Transitioning into a “post-literate” society.
“The sacred bones of a literary culture [are] being ground into dust by technology and AI and many other distractions,” writes essayist Allen. To help remedy this decay, she offers a set of appreciative essays on canonical European and Anglophone writers, focusing on the personalities of writers and how fictional and historical characters interact to offer lessons in living lives of beauty. Many of her writers—Samuel Butler, Somerset Maugham, Osbert Sitwell, and Ogden Nash, among others—achieved success despite hardship or criticism. “Light verse used to be a vital part of American culture, high and low,” Allen writes in her essay on Nash.
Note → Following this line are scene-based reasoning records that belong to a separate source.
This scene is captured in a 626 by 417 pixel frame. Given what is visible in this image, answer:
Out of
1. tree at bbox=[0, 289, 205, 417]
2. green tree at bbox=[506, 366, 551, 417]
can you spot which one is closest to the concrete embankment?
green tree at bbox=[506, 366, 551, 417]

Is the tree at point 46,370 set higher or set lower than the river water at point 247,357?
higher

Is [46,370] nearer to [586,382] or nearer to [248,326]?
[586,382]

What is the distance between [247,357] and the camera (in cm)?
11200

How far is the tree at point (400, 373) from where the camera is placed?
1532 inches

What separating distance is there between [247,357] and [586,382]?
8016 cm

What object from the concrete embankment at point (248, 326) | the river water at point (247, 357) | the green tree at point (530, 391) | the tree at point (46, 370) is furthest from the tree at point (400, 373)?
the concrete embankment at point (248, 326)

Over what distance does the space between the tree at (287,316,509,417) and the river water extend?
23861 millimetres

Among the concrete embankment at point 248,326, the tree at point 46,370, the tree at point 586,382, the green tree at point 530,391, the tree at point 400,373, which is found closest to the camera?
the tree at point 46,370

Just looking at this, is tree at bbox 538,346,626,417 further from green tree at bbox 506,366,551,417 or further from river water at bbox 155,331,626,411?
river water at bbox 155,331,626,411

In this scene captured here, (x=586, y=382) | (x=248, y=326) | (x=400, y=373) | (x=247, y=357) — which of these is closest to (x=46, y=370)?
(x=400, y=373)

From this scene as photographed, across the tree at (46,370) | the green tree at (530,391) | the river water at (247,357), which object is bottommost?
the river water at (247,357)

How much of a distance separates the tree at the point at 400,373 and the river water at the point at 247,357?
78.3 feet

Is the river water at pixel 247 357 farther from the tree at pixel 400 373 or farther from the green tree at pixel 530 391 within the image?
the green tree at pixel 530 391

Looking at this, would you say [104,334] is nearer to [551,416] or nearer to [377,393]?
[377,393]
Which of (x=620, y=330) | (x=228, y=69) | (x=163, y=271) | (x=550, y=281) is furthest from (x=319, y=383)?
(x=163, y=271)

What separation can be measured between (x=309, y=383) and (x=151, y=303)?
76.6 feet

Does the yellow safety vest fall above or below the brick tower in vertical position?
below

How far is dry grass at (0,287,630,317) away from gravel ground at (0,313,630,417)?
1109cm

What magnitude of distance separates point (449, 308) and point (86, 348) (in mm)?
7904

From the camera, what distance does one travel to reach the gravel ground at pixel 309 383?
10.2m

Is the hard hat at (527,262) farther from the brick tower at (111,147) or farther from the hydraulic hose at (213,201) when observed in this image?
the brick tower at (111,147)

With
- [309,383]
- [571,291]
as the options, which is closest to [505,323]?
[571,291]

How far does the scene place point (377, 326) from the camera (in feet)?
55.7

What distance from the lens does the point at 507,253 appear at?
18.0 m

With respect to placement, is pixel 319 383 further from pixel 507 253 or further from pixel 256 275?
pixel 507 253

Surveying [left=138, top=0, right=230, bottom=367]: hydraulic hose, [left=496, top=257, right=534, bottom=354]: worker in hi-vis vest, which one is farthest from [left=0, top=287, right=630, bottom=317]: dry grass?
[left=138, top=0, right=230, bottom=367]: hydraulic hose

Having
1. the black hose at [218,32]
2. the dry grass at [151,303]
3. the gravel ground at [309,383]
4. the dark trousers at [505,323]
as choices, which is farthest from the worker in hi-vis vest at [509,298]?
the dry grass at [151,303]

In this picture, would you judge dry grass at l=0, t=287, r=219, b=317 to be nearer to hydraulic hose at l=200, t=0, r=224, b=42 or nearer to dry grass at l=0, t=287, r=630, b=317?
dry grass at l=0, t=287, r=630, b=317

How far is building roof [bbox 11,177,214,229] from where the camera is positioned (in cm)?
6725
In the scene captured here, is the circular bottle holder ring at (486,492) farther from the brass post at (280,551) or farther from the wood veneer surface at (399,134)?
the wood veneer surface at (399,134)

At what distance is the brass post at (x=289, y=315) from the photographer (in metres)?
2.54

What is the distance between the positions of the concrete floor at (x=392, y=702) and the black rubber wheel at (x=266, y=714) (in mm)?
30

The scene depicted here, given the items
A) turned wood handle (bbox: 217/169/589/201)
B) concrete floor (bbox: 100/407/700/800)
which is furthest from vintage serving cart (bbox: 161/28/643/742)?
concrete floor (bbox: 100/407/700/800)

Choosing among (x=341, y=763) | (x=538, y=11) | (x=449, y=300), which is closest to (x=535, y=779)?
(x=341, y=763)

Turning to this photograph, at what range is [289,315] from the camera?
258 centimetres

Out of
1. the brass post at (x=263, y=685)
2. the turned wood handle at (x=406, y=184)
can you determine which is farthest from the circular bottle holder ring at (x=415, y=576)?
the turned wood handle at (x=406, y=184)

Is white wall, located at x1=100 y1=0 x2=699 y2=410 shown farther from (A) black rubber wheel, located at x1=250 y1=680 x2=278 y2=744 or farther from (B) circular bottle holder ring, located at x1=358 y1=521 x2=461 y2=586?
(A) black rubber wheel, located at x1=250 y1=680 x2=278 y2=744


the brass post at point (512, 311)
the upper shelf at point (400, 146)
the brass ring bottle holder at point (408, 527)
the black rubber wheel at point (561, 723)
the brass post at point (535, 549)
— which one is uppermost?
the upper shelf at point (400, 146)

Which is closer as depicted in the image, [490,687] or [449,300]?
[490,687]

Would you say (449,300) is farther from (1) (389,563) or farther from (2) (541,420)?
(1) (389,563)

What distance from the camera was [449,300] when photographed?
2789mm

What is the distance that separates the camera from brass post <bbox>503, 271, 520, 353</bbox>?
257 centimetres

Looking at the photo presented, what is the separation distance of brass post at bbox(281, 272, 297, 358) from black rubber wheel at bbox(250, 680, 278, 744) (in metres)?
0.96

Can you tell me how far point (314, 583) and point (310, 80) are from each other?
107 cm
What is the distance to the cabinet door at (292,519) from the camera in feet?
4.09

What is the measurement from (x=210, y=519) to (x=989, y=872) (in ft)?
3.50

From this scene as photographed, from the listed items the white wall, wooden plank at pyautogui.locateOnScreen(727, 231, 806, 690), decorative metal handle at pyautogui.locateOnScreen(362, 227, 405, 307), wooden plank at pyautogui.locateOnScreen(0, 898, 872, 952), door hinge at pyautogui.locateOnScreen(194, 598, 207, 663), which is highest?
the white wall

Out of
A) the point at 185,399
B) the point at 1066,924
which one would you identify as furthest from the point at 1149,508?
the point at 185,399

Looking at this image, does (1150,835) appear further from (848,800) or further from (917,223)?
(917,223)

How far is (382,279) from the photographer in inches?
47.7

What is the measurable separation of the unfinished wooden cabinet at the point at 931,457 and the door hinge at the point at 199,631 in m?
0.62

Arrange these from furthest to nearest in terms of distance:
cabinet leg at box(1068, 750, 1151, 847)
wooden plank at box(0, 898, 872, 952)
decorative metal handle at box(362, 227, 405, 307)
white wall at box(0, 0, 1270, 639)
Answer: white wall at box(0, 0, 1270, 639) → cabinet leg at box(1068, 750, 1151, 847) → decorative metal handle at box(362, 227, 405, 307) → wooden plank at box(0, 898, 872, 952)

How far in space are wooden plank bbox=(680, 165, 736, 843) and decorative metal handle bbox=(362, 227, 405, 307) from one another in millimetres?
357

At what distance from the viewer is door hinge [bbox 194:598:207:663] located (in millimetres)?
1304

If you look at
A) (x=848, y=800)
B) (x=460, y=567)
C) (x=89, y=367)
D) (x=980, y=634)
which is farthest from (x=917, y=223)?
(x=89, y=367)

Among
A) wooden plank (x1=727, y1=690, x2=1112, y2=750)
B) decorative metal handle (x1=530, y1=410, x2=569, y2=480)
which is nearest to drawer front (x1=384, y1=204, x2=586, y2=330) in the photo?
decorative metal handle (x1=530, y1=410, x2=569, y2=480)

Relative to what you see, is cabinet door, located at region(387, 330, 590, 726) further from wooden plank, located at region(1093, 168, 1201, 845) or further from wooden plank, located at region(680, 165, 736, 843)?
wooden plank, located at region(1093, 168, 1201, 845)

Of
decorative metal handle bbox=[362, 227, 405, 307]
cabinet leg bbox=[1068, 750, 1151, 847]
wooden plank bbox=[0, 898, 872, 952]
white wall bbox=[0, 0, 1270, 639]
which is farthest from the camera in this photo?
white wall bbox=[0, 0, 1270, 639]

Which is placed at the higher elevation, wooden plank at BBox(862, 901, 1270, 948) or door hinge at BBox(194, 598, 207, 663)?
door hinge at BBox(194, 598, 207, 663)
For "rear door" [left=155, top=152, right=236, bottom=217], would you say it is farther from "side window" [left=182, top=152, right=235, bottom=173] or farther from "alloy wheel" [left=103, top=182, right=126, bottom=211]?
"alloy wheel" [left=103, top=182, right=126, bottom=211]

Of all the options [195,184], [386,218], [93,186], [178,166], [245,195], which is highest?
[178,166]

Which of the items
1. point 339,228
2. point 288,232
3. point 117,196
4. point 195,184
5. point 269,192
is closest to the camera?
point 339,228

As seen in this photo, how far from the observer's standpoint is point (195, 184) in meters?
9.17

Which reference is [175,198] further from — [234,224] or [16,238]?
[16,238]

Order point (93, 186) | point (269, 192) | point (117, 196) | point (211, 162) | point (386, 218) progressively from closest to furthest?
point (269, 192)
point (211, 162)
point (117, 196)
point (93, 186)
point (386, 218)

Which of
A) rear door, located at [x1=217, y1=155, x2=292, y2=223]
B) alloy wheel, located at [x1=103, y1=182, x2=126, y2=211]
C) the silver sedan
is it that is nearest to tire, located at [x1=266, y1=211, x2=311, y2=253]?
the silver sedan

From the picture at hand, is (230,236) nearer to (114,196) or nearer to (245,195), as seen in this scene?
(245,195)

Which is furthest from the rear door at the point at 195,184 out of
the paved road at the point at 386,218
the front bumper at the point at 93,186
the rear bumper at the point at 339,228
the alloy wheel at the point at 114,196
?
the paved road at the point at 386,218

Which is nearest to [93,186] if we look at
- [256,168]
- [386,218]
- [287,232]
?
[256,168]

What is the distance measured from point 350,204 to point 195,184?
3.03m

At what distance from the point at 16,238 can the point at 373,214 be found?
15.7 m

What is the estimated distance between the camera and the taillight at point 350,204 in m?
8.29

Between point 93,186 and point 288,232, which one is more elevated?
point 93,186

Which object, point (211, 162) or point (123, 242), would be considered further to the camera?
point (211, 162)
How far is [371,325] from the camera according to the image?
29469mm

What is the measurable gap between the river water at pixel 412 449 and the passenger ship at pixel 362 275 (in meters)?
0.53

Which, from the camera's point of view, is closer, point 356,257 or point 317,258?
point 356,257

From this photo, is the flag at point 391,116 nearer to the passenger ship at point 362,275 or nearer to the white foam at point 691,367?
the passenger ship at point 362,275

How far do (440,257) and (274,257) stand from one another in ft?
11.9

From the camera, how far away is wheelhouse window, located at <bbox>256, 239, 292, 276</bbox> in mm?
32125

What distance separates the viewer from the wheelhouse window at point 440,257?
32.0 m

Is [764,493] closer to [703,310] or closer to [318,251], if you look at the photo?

Why has Sybille Bedford never escaped her status as “one of the twentieth century’s most attractive literary curiosities?” How can the plays of Horton Foote teach us that “we are all orphans wandering alone through life, and the consolations of community and family are fleeting at best?” The more you read these essays, the more you are convinced that there is something wrong with you: Distracted by modernity, you have lost grace and humor in the face of, writes Allen, “our Robespierrean practice of cancellation.” Most of Allen’s writers remain products of their own time, with their own prejudices and foibles. Can we truly get past Patricia Highsmith’s misanthropy? Can we forget Sitwell’s politics? Is Truman Capote anything other than the self-caricature he became? Many of these essays originally appeared in venues noted for their highly curated conservatism: the New Criterion, the Wall Street Journal, Christianity Today. Published over the past 25 years, they offer a road map to a reader unhappy with the way the world has turned out.
A provocative appreciation of neglected writers from a leading critic.